How we frame the question can make a difference: “We need to ask in a way that promotes you really want to know the answer.” You can reduce an individual’s anxiety by establishing a safe space to talk about suicide; this can help them feel less alone. So it’s best to avoid phrasing the question with judgment, such as: “You’re not thinking of killing yourself, are you?” This tone doesn’t create an inviting environment.

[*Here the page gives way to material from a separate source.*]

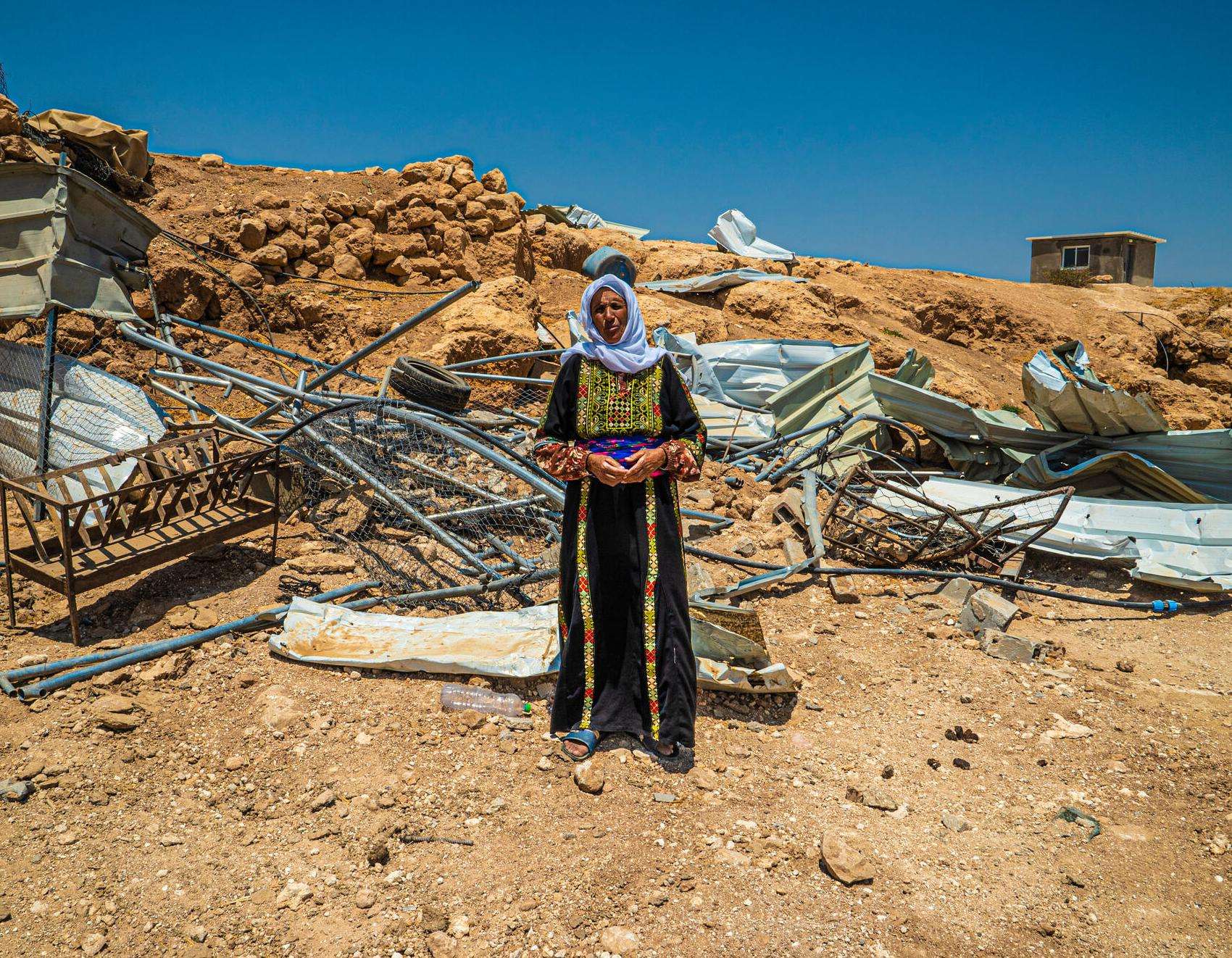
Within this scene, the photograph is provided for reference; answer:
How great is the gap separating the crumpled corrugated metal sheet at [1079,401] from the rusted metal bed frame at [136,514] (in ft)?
18.9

“Our job, if we’re opening up this dialogue, is not to offer solutions,” Goldstein Grumet says. “You can offer to be there, to listen and support them, and even go to an appointment with them.” Or, help them book an appointment or get in touch with a professional.
Support and Resources
As of July 16 this year, anyone in the U.S. can simply dial 9-8-8 to reach the National Suicide Prevention Lifeline and receive free emotional support, offered 24/7. This new phone number — which some phone providers began using in 2021 — replaces the 10-digit suicide crisis number (800-273-8255) that has been in place since 2005 under the U.S. Substance Abuse and Mental Health Services Administration (SAMHSA). The suicide prevention lifeline connects people in need with a network of 180-plus local crisis centers across the nation.
Other Resources
The Trevor Project offers 24/7 crisis support tailored for LQBTQ+ youth. Call or text a trained counselor immediately via thetrevorproject.org/get-help.
The Veterans Crisis Line offers crisis support for veterans via text message, as well as phone services by dialing the 9-8-8 number, then pressing 1. Visit veteranscrisisline.net for more resources.
For general info on mental health and substance abuse, or to locate a treatment center in your area, contact SAMHSA’s treatment referral helpline: 877-726-4727.
Who Is Affected?
U.S. groups with elevated risk of suicide, per data from the CDC:
Men experience a suicide rate 3.7 times higher than women.
American Indian and Alaska Native populations face the highest suicide rates in the country — 60 percent greater than the general population.
Among veterans, the suicide rate is 52 percent higher than the general adult population.
People living in rural areas have a suicide rate 43 percent higher than urban populations.
LGBTQ youth and adults report significantly more suicide attempts than their heterosexual and cisgender peers, though the specific suicide rate is unknown because death records don’t include sexual orientation and gender identity.